De "A Águia", nº1, Porto, 1 de Dezembro, 1910
Edição digitalizada de Al-Barzalh, 2010

A ortografia é a original (a não ser que a força do hábito me tenha por vezes cegado para as diferenças):

CARTA PERDIDA
   Sim, dizes bem, eu não te sei amar! Porque saber amar - não é assim? - é ter medida nos transportes, calma no desejo, uma moderação cheia de paciência e de umildade, uma parcimónia em todos os arranques e em todos os ardores. Saber amar é saber limitar o amor a um quarto de ora de efusão; saber amar é saber restrinjir-se.
   Não, eu não te sei amar!... Sinto fogo nas veias quando me enlaças ao peito, sufoca-me uma ância de te possuir in aeterno, de fazer do teu corpo uma posse ininterrupta...
   Deperto e de lonje, sinto-te em mim constante, soberana rainha, senhora dominadora. Desde que te amo sei que a ausência é uma palavra vã. Não á maneira de estar sózinho. Guardo-te nas minhas veias, na espessura das minhas artérias, no fundo do meu coração. Tenho-te sempre presente em mim mesmo, como se o meu ser se tivesse imbebido do teu ser.
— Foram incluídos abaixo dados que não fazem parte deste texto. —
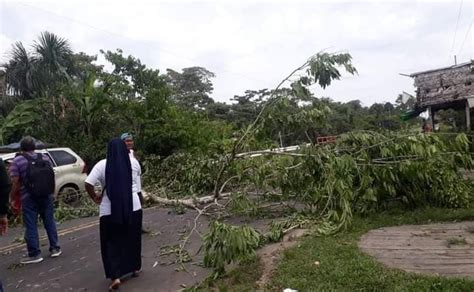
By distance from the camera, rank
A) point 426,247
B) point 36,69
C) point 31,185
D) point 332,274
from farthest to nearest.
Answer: point 36,69 < point 31,185 < point 426,247 < point 332,274

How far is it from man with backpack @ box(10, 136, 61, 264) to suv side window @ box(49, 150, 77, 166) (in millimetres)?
5323

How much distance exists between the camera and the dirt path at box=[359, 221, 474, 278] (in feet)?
13.9

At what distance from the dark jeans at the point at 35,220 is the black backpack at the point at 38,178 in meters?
0.12

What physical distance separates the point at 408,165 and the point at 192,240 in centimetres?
328

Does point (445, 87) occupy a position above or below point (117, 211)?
above

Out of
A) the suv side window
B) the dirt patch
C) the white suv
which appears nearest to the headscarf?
the dirt patch

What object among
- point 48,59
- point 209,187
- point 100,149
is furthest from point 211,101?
point 209,187

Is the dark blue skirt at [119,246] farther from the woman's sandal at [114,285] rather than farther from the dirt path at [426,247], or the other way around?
the dirt path at [426,247]

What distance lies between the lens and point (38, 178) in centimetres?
564

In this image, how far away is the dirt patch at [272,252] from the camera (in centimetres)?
430

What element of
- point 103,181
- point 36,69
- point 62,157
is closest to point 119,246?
point 103,181

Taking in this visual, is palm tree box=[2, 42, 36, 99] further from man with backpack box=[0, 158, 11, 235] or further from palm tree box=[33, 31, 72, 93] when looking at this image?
man with backpack box=[0, 158, 11, 235]

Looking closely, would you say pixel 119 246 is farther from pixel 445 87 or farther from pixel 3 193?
pixel 445 87

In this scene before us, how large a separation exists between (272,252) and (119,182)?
6.02ft
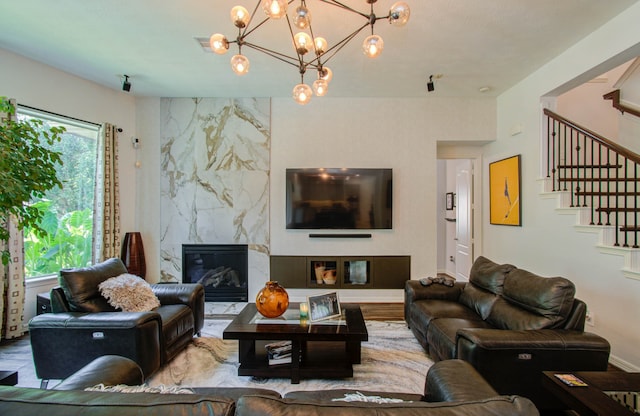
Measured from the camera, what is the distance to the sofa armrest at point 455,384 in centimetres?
121

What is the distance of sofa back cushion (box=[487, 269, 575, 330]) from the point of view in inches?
84.4

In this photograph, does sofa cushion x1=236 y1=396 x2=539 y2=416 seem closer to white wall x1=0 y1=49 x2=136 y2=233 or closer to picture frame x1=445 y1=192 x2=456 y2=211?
white wall x1=0 y1=49 x2=136 y2=233

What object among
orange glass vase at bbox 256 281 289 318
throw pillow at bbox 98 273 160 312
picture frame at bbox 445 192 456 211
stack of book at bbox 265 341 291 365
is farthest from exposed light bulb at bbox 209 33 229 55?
picture frame at bbox 445 192 456 211

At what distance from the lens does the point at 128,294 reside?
2682mm

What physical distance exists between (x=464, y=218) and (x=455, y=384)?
15.3 feet

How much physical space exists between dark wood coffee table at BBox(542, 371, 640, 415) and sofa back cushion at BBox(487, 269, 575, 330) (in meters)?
0.54

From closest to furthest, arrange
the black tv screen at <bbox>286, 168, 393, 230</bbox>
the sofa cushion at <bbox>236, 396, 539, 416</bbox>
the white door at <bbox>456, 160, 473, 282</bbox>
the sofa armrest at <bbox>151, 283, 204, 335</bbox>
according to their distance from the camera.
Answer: the sofa cushion at <bbox>236, 396, 539, 416</bbox> → the sofa armrest at <bbox>151, 283, 204, 335</bbox> → the black tv screen at <bbox>286, 168, 393, 230</bbox> → the white door at <bbox>456, 160, 473, 282</bbox>

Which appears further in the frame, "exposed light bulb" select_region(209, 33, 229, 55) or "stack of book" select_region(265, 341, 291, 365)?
"stack of book" select_region(265, 341, 291, 365)

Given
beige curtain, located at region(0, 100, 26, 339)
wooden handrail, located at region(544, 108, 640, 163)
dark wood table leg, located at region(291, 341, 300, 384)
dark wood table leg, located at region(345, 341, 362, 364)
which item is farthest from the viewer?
beige curtain, located at region(0, 100, 26, 339)

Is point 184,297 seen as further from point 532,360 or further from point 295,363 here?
point 532,360

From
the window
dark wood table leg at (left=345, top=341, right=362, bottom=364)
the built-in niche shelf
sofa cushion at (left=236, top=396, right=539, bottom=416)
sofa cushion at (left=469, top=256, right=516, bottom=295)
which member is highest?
the window

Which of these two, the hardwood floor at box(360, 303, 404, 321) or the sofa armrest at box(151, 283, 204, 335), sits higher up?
the sofa armrest at box(151, 283, 204, 335)

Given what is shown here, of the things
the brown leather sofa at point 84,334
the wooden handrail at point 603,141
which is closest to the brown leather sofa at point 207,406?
the brown leather sofa at point 84,334

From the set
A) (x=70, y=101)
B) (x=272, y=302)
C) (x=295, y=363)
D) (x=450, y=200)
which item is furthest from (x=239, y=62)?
(x=450, y=200)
   Surpreendo-me a lembrar palavras tuas, a comover-me com a memória de tais palavras, numa embriaguez de vinho velho. A minha vida é um éco da tua.
   De noite, na cama, penso na tua boca e vejo-a, nítidamente a vejo, estendendo para mim os seus lábios sensuais. E penso então: A boca dela tem uma frescura tão grande que me parece um jardim com degraus de mármore e todo regado e embebido de orvalho.
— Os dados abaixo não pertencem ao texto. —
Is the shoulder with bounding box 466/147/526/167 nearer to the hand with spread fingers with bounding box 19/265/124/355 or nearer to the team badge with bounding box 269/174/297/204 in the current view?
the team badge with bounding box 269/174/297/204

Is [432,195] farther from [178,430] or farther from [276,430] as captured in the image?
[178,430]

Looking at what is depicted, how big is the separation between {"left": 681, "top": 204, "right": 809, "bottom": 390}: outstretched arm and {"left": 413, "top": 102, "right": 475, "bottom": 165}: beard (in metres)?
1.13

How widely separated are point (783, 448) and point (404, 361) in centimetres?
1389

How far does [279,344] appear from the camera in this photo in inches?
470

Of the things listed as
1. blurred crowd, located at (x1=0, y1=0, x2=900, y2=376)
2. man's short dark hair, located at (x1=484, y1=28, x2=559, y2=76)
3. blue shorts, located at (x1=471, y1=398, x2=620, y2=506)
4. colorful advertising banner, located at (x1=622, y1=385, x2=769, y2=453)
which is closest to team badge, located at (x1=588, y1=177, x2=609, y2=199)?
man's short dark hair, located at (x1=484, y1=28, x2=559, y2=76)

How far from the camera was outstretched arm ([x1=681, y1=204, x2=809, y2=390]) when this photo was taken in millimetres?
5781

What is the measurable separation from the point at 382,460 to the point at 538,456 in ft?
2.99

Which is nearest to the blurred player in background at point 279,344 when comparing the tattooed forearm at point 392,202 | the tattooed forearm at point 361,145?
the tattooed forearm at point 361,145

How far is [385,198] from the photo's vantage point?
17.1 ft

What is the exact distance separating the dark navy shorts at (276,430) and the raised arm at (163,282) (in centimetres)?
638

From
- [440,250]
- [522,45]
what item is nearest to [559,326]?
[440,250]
   E dentro da minh'alma, da minha pobre alma atormentada, impera, soberana, iniludível, vitoriosa, absoluta, a obsessão da tua boca!
   Sim, dizes bem, eu não te sei amar.
   Amo-te exajeradamente, profundamente, como se ama o sangue das nossas veias e o ritmo da nossa respiração. É uma sede exclusiva. E em todo este amor único aplico a minha ignorância selvajem, a minha espontaneidade injénita, a minha sede voraz de te beijar a carne, de fazer minha com os meus beijos a tua carne - a tua carne de seda e de mármore...
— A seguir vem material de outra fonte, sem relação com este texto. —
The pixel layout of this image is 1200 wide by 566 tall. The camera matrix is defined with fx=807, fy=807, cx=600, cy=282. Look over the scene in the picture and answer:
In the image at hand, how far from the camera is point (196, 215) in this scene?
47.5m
   Quando escrevo as minhas cartas e quando as releio, com os olhos num fulgor de duas estrelas novas, e quando penso comigo mesmo que vão ser agasalhadas no teu seio, que vão aninhar-se entre essas duas redondas taças que o ardor das minhas palavras faz altear e crescer, como um copo cheio de espuma, sinto nelas - nas minhas sinceras, nas minhas desordenadas cartas - o calor vivo do teu corpo e antecipação feliz dos meus beijos. Quasi que as amo, como aos teus braços, e que as beijo, como ás tuas divinas mãos... Ligo tão estreitamente e duma maneira tão nítidamente e tão implacávelmente material o facto de escrever as minhas cartas e a lembrança que vão ser recebidas no teu seio, que sinto ao escrevê-las toda a comoção sensual e toda a olímpica doçura, que é sentir arfar, confessadamente, debaixo dos meus dedos, essas duas colinas de carne branca num estremecimento de montanha sensível.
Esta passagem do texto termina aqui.